= GIVEN ENTRIES =
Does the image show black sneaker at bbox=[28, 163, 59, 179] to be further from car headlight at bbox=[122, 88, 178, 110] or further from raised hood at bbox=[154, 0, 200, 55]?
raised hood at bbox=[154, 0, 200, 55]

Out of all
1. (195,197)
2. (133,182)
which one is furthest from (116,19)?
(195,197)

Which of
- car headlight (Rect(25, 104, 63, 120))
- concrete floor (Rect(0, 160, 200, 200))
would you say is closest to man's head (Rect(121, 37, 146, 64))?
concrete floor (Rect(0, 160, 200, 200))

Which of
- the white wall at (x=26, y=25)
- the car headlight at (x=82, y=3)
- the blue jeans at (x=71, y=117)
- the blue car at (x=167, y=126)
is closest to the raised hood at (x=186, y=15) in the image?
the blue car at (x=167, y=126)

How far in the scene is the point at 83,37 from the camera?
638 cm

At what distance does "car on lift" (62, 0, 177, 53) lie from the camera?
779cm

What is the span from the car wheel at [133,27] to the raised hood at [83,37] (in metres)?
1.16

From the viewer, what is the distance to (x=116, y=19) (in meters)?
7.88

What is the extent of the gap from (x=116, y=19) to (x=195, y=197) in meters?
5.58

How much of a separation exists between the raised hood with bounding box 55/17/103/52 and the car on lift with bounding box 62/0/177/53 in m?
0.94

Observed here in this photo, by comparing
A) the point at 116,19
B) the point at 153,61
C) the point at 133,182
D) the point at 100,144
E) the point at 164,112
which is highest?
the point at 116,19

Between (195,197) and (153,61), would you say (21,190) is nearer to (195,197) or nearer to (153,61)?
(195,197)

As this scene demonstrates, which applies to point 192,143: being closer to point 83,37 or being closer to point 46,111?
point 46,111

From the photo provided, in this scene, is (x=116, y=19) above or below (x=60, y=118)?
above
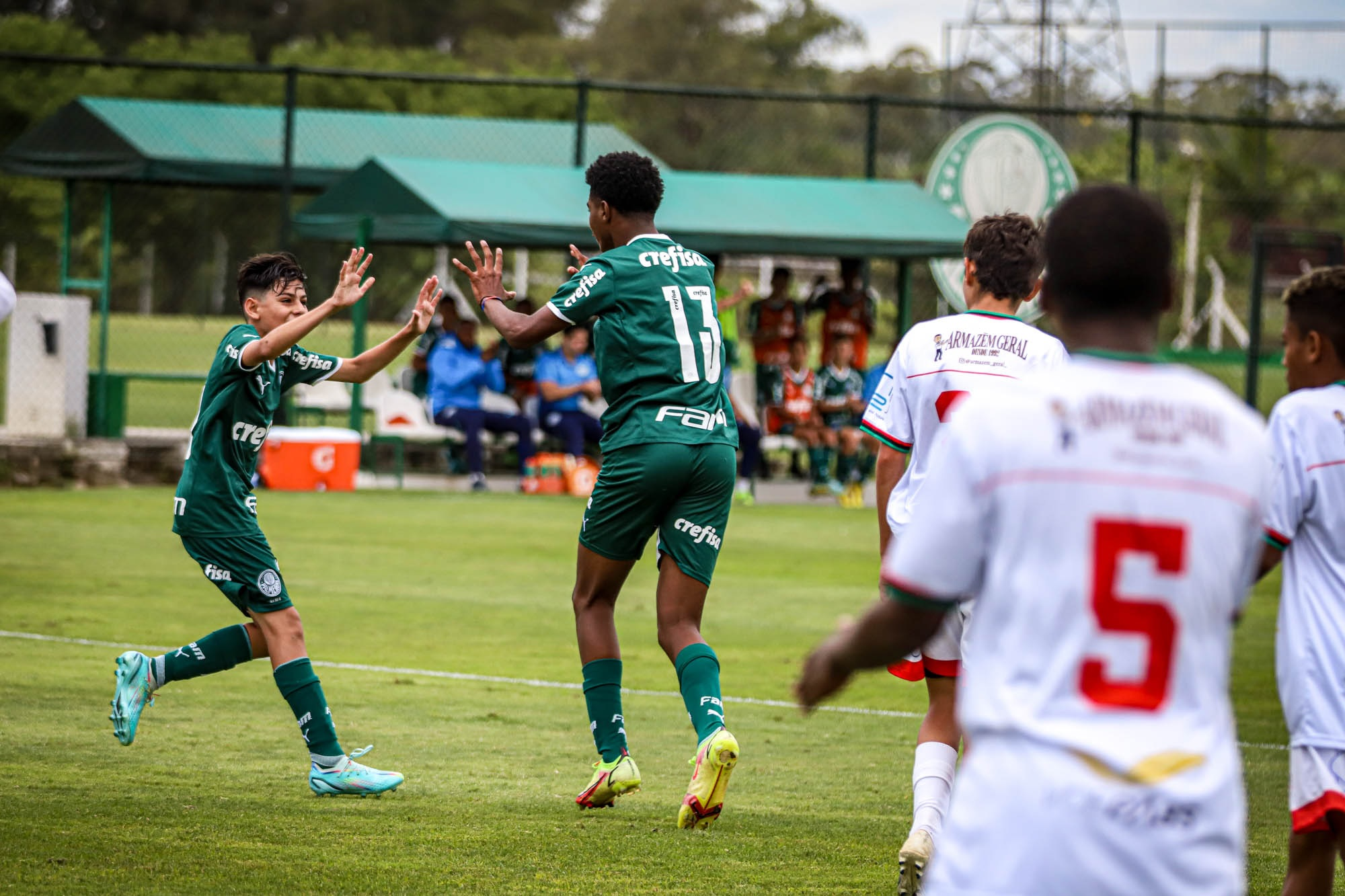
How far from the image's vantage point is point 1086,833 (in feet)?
8.03

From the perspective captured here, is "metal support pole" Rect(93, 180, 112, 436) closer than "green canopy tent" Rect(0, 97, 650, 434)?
Yes

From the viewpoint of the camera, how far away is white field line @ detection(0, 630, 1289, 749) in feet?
26.9

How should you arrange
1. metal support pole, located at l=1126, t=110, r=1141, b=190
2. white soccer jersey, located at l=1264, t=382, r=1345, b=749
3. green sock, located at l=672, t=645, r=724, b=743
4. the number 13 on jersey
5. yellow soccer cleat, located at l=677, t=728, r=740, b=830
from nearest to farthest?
white soccer jersey, located at l=1264, t=382, r=1345, b=749, yellow soccer cleat, located at l=677, t=728, r=740, b=830, green sock, located at l=672, t=645, r=724, b=743, the number 13 on jersey, metal support pole, located at l=1126, t=110, r=1141, b=190

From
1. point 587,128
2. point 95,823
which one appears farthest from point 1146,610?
point 587,128

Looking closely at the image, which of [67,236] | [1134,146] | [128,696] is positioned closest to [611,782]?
[128,696]

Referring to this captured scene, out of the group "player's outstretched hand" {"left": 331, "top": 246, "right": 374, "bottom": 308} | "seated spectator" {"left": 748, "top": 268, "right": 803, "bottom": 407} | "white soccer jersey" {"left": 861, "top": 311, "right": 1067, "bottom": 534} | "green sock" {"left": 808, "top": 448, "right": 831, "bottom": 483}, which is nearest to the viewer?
"white soccer jersey" {"left": 861, "top": 311, "right": 1067, "bottom": 534}

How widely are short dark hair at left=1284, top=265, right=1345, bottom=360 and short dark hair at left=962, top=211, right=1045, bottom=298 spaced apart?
117 centimetres

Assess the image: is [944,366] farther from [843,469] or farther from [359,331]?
[359,331]

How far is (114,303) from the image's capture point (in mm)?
38281

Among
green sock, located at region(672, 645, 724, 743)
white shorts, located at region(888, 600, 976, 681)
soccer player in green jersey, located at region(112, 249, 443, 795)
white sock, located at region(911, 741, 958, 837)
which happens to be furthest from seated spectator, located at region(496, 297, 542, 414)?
white sock, located at region(911, 741, 958, 837)

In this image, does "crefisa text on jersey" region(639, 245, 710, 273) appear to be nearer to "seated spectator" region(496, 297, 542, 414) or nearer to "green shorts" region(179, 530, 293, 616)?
"green shorts" region(179, 530, 293, 616)

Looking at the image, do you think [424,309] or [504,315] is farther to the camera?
[424,309]

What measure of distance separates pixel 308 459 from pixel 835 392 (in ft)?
20.6

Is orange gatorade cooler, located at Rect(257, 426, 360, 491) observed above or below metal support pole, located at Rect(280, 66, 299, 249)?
below
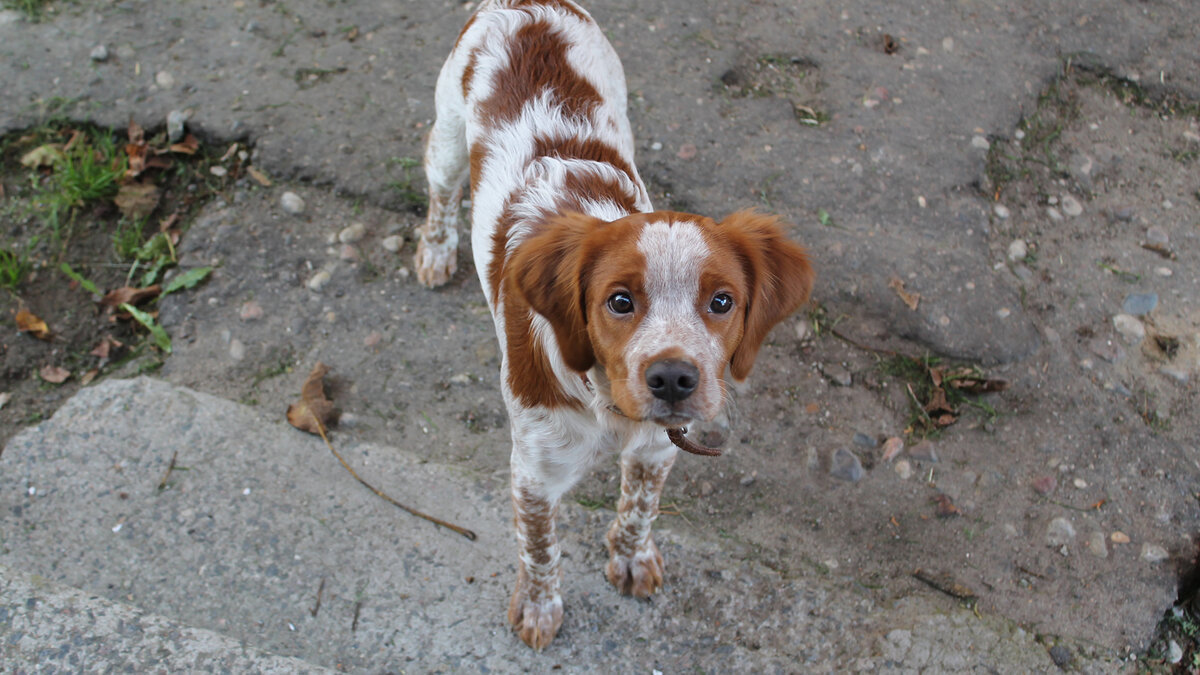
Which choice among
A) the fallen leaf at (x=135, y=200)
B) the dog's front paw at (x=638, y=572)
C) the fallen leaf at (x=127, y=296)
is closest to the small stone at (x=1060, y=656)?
the dog's front paw at (x=638, y=572)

= EXERCISE GOAL =
Switch every "car headlight" in the rows above to "front lamp" and write all the rows out again with nothing else changed. Leave the pictures out of your answer.

= ANSWER TO THIS PROBLEM =
Does the image show black sneaker at bbox=[28, 163, 59, 179] to be further from front lamp at bbox=[122, 88, 178, 110] or further from raised hood at bbox=[154, 0, 200, 55]?
raised hood at bbox=[154, 0, 200, 55]

Out of all
1. (195,197)
2. (133,182)
which one is furthest from (116,19)?
(195,197)

Which of
- front lamp (Rect(25, 104, 63, 120))
- concrete floor (Rect(0, 160, 200, 200))
would you say is closest to man's head (Rect(121, 37, 146, 64))?
concrete floor (Rect(0, 160, 200, 200))

Which of
- the white wall at (x=26, y=25)
- the front lamp at (x=82, y=3)
- the blue jeans at (x=71, y=117)
- the blue car at (x=167, y=126)
is closest to the raised hood at (x=186, y=15) in the image?
the blue car at (x=167, y=126)

How far in the scene is the point at 83,37 from the camera?
638 cm

At what distance does "car on lift" (62, 0, 177, 53) lie from the camera?
779cm

What is the span from the car wheel at [133,27] to the raised hood at [83,37] (in metres)?
1.16

From the viewer, what is the distance to (x=116, y=19) (in meters)?
7.88

What is the extent of the gap from (x=116, y=19) to (x=195, y=197) in meters?
5.58

How much of a separation exists between the raised hood with bounding box 55/17/103/52 and the car on lift with bounding box 62/0/177/53 in m?
0.94

Observed here in this photo, by comparing
A) the point at 116,19
B) the point at 153,61
C) the point at 133,182
D) the point at 100,144
E) the point at 164,112
which is highest?
the point at 116,19

Between (195,197) and (153,61), would you say (21,190) is nearer to (195,197) or nearer to (153,61)?
(195,197)

As this scene demonstrates, which applies to point 192,143: being closer to point 83,37 or being closer to point 46,111?
point 46,111

From the photo provided, in this scene, is (x=116, y=19) above or below (x=60, y=118)?
above
How far from the image's vantage point is point 1086,833 (in feet)?
8.03

From the perspective captured here, is "metal support pole" Rect(93, 180, 112, 436) closer than "green canopy tent" Rect(0, 97, 650, 434)?
Yes

From the viewpoint of the camera, how far away is white field line @ detection(0, 630, 1289, 749) in feet?
26.9

How should you arrange
1. metal support pole, located at l=1126, t=110, r=1141, b=190
2. white soccer jersey, located at l=1264, t=382, r=1345, b=749
3. green sock, located at l=672, t=645, r=724, b=743
4. the number 13 on jersey
5. yellow soccer cleat, located at l=677, t=728, r=740, b=830
from nearest to farthest?
white soccer jersey, located at l=1264, t=382, r=1345, b=749, yellow soccer cleat, located at l=677, t=728, r=740, b=830, green sock, located at l=672, t=645, r=724, b=743, the number 13 on jersey, metal support pole, located at l=1126, t=110, r=1141, b=190

From
1. point 587,128
2. point 95,823
which one appears farthest from point 1146,610?
point 587,128

Looking closely at the image, which of [67,236] | [1134,146] | [128,696] is positioned closest to [611,782]?
[128,696]

Referring to this captured scene, out of the group "player's outstretched hand" {"left": 331, "top": 246, "right": 374, "bottom": 308} | "seated spectator" {"left": 748, "top": 268, "right": 803, "bottom": 407} | "white soccer jersey" {"left": 861, "top": 311, "right": 1067, "bottom": 534} | "green sock" {"left": 808, "top": 448, "right": 831, "bottom": 483}, which is nearest to the viewer?
"white soccer jersey" {"left": 861, "top": 311, "right": 1067, "bottom": 534}

How widely are short dark hair at left=1284, top=265, right=1345, bottom=360 and short dark hair at left=962, top=211, right=1045, bottom=298 spaced apart?
117 centimetres

Assess the image: is [944,366] farther from [843,469] or farther from [359,331]?
[359,331]

How far is (114,303) from the image's capture point (in mm)?
38281

Among
green sock, located at region(672, 645, 724, 743)
white shorts, located at region(888, 600, 976, 681)
soccer player in green jersey, located at region(112, 249, 443, 795)
white sock, located at region(911, 741, 958, 837)
which happens to be furthest from seated spectator, located at region(496, 297, 542, 414)?
white sock, located at region(911, 741, 958, 837)

In this image, does "crefisa text on jersey" region(639, 245, 710, 273) appear to be nearer to "seated spectator" region(496, 297, 542, 414) or nearer to "green shorts" region(179, 530, 293, 616)?
"green shorts" region(179, 530, 293, 616)

Looking at the image, do you think [424,309] or [504,315] is farther to the camera?
[424,309]

What measure of distance separates pixel 308 459 from pixel 835 392 (in ft)?
20.6

Is orange gatorade cooler, located at Rect(257, 426, 360, 491) observed above or below metal support pole, located at Rect(280, 66, 299, 249)?
below
Which choice among
A) the fallen leaf at (x=135, y=200)
B) the dog's front paw at (x=638, y=572)
C) the fallen leaf at (x=127, y=296)
is closest to the small stone at (x=1060, y=656)?
the dog's front paw at (x=638, y=572)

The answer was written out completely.